Watching movies is a time-honored way for students to hone their listening skills, improve their pronunciation, and expand their vocabulary. I consistently encourage my students to watch movies in English at home, with and without English subtitles, and ask them to track their movie-watching hours in their Success Book logs.
To prepare students for making movie-watching an integral part of their language learning, I frequently showcase movie trailers or movie scenes in class.
Among the films that have proven popular with my students are Apollo 13, The No. 1 Ladies’ Detective Agency, Man on Wire; Food, Inc. and The King’s Speech.
If you are unsure how best to incorporate movies into the ESL classroom, or are looking to expand your range of film-based classroom activities, the good news is that there is a terrific website you can consult. Film English comes complete with film clips, step-by-step lesson plans, discussion questions, and a host of downloadable materials that you can copy or modify for use in class.
Recently, I turned to Film English’s lesson plan on public speaking to help my students prepare for a series of oral presentations they were scheduled to make in my class.
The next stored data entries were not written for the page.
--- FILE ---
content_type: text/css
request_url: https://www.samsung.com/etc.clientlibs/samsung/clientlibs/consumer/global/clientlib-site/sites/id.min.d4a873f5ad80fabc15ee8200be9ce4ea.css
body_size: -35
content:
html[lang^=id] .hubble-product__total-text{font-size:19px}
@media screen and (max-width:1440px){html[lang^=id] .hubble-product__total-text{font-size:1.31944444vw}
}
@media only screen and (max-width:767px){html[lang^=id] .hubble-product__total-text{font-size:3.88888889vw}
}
Showcasing The King’s Speech (a riveting film released in 2010 about the struggle of Great Britain’s King George VI to overcome his debilitating stammer with the help of an unorthodox speech therapist), Film English includes a very well-thought out set of group discussion questions that help students reflect on their attitudes and feelings about public speaking.
Since many students dread speaking in public in their own languages, let alone in English, I was impressed that the Film English discussion questions prompted students to focus not just on their fears but on occasions when they spoke in public and things went well. Remembering a time when they felt successful in speaking publicly and deconstructing what led to that success helps bolster their confidence for the future.
Film English’s public speaking lesson plan also includes a helpful PowerPoint that highlights five pragmatic pieces of advice about public speaking based on The King’s Speech. A great way to use these materials is to show students a few key scenes of The King’s Speech, and then to ask them to think about how they would advise others preparing to speak publicly. You can then unveil the five “presentation lessons” that Film English’s creator Kieran Donaghy cleverly draws from The King’s Speech, and ask the students to reflect on and discuss what concrete steps they might want to take to incorporate that advice into their own public speaking.
Film English’s lesson plans are searchable by subject and by level, making them a useful tool in a wide range of classes. Many lessons are based on very short, independent films that can be shown in their entirety in class. Others are based on trailers from movies in wide release. The lesson on “Procrastination and Happiness” looks particularly intriguing and is on my list to try out soon.